Spatial reasoning dataset excerpts:
"""

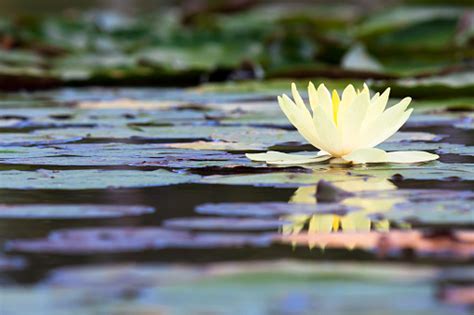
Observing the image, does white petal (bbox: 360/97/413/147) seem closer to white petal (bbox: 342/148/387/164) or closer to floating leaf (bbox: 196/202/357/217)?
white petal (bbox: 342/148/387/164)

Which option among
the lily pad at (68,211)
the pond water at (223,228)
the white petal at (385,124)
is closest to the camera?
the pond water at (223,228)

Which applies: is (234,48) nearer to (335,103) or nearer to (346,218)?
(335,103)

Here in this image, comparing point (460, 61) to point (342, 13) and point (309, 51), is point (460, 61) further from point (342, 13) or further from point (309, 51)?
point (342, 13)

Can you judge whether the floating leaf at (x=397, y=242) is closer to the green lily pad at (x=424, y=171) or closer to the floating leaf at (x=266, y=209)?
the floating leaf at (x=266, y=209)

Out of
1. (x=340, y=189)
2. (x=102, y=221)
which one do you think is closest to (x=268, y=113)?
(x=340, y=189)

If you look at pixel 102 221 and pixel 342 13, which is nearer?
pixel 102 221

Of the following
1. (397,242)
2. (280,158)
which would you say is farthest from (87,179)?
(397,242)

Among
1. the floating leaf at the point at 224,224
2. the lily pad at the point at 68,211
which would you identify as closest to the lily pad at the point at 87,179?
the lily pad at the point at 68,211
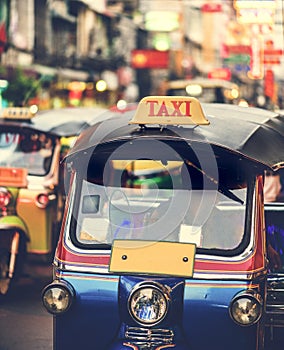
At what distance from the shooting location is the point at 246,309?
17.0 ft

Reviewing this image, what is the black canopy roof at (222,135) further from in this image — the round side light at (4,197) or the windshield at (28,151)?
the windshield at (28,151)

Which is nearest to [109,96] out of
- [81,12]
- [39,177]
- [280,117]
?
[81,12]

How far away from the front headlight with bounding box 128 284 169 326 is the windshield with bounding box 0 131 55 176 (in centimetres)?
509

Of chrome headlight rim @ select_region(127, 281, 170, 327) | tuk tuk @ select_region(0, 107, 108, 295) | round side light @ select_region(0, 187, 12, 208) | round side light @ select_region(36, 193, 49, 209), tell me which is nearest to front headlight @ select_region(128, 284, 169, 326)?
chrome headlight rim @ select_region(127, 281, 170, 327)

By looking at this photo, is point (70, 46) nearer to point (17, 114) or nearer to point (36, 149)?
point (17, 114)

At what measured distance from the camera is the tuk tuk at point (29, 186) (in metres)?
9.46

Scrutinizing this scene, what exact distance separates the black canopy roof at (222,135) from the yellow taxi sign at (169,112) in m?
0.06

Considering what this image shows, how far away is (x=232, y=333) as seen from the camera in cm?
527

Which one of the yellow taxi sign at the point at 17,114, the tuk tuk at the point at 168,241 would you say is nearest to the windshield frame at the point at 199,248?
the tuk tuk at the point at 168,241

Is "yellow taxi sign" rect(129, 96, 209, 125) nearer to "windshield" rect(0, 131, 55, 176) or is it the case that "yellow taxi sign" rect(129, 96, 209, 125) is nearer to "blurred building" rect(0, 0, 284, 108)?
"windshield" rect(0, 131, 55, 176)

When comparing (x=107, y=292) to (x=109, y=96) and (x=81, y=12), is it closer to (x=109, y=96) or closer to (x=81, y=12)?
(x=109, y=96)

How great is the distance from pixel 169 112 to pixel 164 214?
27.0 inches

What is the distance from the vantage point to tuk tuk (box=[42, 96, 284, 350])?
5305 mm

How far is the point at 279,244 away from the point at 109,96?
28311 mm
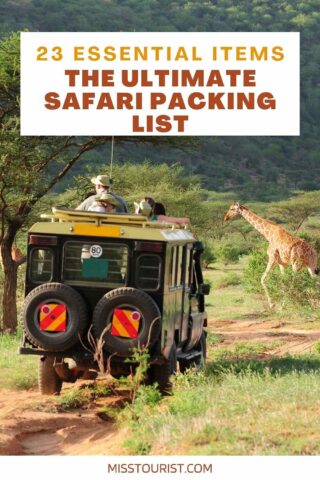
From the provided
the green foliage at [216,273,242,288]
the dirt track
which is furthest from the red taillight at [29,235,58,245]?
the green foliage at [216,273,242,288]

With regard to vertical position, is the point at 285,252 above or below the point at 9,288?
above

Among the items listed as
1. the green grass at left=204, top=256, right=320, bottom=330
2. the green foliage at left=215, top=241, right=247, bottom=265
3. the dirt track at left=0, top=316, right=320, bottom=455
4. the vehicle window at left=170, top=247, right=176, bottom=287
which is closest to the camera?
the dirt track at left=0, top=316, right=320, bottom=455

"""

### PROBLEM DETAILS
Transcribe the full listing above exactly, with the images removed.

### ANSWER TO THE EXERCISE
Observing the image, does white petal (bbox: 360/97/413/147) seem closer to white petal (bbox: 342/148/387/164) or closer to floating leaf (bbox: 196/202/357/217)?
white petal (bbox: 342/148/387/164)

Which option among
the lily pad at (68,211)
the pond water at (223,228)
the white petal at (385,124)
is closest to the camera?
the pond water at (223,228)

Which applies: is (234,48) nearer to (335,103) or nearer to (346,218)?
(335,103)

Here in this image, comparing point (460, 61) to point (342, 13) and point (309, 51), is point (460, 61) further from point (342, 13) or further from point (309, 51)?
point (342, 13)

Can you judge whether the floating leaf at (x=397, y=242) is closer to the green lily pad at (x=424, y=171) or closer to the floating leaf at (x=266, y=209)?
the floating leaf at (x=266, y=209)

Out of
1. (x=340, y=189)
2. (x=102, y=221)
which one do you think is closest to (x=268, y=113)?
(x=340, y=189)

If you look at pixel 102 221 and pixel 342 13, which is nearer?
pixel 102 221

Of the following
1. (397,242)
2. (280,158)
which would you say is farthest from (87,179)?
(397,242)

Among
1. the floating leaf at the point at 224,224
2. the lily pad at the point at 68,211
which would you identify as closest to the lily pad at the point at 87,179?
the lily pad at the point at 68,211
At what distance from the shooting location is the point at 246,309?
17.0 ft

Reviewing this image, what is the black canopy roof at (222,135) further from in this image — the round side light at (4,197) or the windshield at (28,151)?
the windshield at (28,151)

Which is nearest to [109,96] out of
- [81,12]
- [39,177]
- [280,117]
?
[81,12]

How far away from the front headlight with bounding box 128 284 169 326 is the windshield with bounding box 0 131 55 176 (in centimetres)?
509

Of chrome headlight rim @ select_region(127, 281, 170, 327) | tuk tuk @ select_region(0, 107, 108, 295) | round side light @ select_region(0, 187, 12, 208) | round side light @ select_region(36, 193, 49, 209), tell me which is nearest to front headlight @ select_region(128, 284, 169, 326)?
chrome headlight rim @ select_region(127, 281, 170, 327)

By looking at this photo, is point (70, 46) nearer to point (17, 114) or nearer to point (36, 149)?
point (17, 114)

At what measured distance from the camera is the tuk tuk at point (29, 186) (in metres)?
9.46

Scrutinizing this scene, what exact distance separates the black canopy roof at (222,135) from the yellow taxi sign at (169,112) in m?
0.06

Considering what this image shows, how far away is (x=232, y=333) as seen from the camera in cm?
527

Which one of the yellow taxi sign at the point at 17,114, the tuk tuk at the point at 168,241 would you say is nearest to the windshield frame at the point at 199,248?
the tuk tuk at the point at 168,241

Is "yellow taxi sign" rect(129, 96, 209, 125) nearer to "windshield" rect(0, 131, 55, 176) or is it the case that "yellow taxi sign" rect(129, 96, 209, 125) is nearer to "blurred building" rect(0, 0, 284, 108)?
"windshield" rect(0, 131, 55, 176)

When comparing (x=107, y=292) to (x=109, y=96) and (x=81, y=12), is it closer to (x=109, y=96) or closer to (x=81, y=12)?
(x=109, y=96)

How great is the distance from pixel 169 112 to pixel 164 214?
27.0 inches

What is the distance from the vantage point to tuk tuk (box=[42, 96, 284, 350])?
5305 mm

How far is the point at 279,244 away from the point at 109,96?
28311 mm
From the provided
the green foliage at [216,273,242,288]
the dirt track
which is furthest from the red taillight at [29,235,58,245]?
the green foliage at [216,273,242,288]

With regard to vertical position, is the point at 285,252 above or below the point at 9,288?
above

Among the items listed as
1. the green grass at left=204, top=256, right=320, bottom=330
2. the green foliage at left=215, top=241, right=247, bottom=265
3. the dirt track at left=0, top=316, right=320, bottom=455
4. the vehicle window at left=170, top=247, right=176, bottom=287
which is closest to the camera?
the dirt track at left=0, top=316, right=320, bottom=455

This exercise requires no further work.